For anyone reading this who has a family member in a Memory Care facility, my biggest suggestion to you is to be THEIR ADVOCATE. Be a voice for them in all aspects of their care: medication, washing their clothes, making the bed, cleaning of the room, how they are cleaned up, oxygen cannulas changed out per week, bed alarms turned on and off properly, and batteries working at all times, and how they are cared for when you are NOT THERE.
Firsthand, I can say this was a role I never expected to do in my life. Nor did I think of myself as the primary caregiver to BOTH my parents. My dad being in Memory Care has been one of the hardest and most emotional things to endure. Moments in tears driving to an errand, sitting at the kitchen table early in the morning, and realizing this person will NEVER be at home again. But to be their advocate when placed in a Memory Care facility will challenge you to your CORE. Voice your opinions, put everything in writing, and follow up with the LVN, Med Tech, Carestaff even housekeeping to make sure your requests are fulfilled as per your instructions. Be as detailed as possible and don’t worry about what your family thinks, you are doing “God’s Work” and how they are cared for will hopefully ease some of the stress of ‘letting go.’ It was the letting go part that was grueling for me: I had to visit EVERY DAY to make sure my dad was cared for as per my overly detailed instructions. One day, the pull cord was too far away from him to get help.

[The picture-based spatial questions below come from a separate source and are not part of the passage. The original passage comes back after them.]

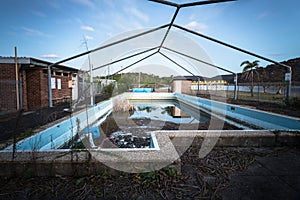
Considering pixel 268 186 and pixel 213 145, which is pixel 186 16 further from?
pixel 268 186

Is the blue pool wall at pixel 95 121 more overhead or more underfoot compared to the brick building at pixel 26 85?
more underfoot

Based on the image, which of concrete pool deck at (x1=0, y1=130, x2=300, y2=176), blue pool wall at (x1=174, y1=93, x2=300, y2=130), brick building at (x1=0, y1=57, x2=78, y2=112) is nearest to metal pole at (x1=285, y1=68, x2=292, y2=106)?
blue pool wall at (x1=174, y1=93, x2=300, y2=130)

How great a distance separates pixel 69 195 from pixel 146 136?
295cm

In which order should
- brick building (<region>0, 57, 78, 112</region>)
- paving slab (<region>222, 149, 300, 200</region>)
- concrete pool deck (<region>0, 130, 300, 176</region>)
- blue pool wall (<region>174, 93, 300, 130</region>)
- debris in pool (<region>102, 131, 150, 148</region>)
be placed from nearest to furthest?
paving slab (<region>222, 149, 300, 200</region>), concrete pool deck (<region>0, 130, 300, 176</region>), debris in pool (<region>102, 131, 150, 148</region>), blue pool wall (<region>174, 93, 300, 130</region>), brick building (<region>0, 57, 78, 112</region>)

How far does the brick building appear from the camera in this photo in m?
6.00

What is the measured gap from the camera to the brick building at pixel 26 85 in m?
6.00

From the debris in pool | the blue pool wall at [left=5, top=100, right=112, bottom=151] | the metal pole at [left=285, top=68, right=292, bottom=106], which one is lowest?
the debris in pool

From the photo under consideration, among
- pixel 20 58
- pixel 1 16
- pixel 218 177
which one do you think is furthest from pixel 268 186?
pixel 1 16

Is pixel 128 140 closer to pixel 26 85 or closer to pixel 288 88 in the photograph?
pixel 26 85

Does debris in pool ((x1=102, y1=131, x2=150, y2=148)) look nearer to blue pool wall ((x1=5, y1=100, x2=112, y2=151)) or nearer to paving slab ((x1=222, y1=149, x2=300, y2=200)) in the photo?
blue pool wall ((x1=5, y1=100, x2=112, y2=151))

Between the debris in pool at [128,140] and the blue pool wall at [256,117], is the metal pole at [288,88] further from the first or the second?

I wrote a note to the nurse and continually made sure it was properly nearer as I wanted. Don’t be afraid to stand your ground. YOUR PARENT IS WHAT MATTERS.
I have had numerous times where I get a phone call “Sorry to let you know but …. happened.” It’s the last thing I wanted to hear ever. Memory Care residents really need a family member who knows the ins and outs of the facility – who the Memory Care Director is, Maintenance, Housekeeping Etc. If your loved one is a diabetic, make sure blood glucose readings are faxed to their doctor each week. Also, monitor their supplies (have some at home as reserve) so when the nurses call you have it ready to go. There is NO RULE BOOK to be an Advocate for your loved one. It’s jumping in with both feet and NEVER walking away or being too busy with life to make time to care.
Become an advocate when they go to the hospital if you are either their Power of Attorney or NOT. Skilled Nursing Facilities are another place where being a forceful advocate is crucial. I have been at a skilled nursing facility with my dad and I went there EVERY DAY the ENTIRE time he was there. Be as detailed as you can – look for and know all the people in charge of your loved one.
Many times I’ve said to myself, “Who’s going to be there for ME?” This is something that makes me very sad thinking about all that I have done for my dad. To this day I still get emotional about that question.
Advocates from the Heart will go the extra mile, give up their personal time and energy to make sure their loved one is cared for so they can have some peace of mind. Be the light that shines BRIGHT for those with Dementia who can’t speak for themselves. You won’t be sorry you did this, however, let me say that it is a rollercoaster of emotions. The Long Goodbye is one of the toughest things we can go through but even on the days when all you can do is CRY, try your best to find comfort in knowing you are AMAZING and one of the most CARING and COMPASSIONATE people in the world.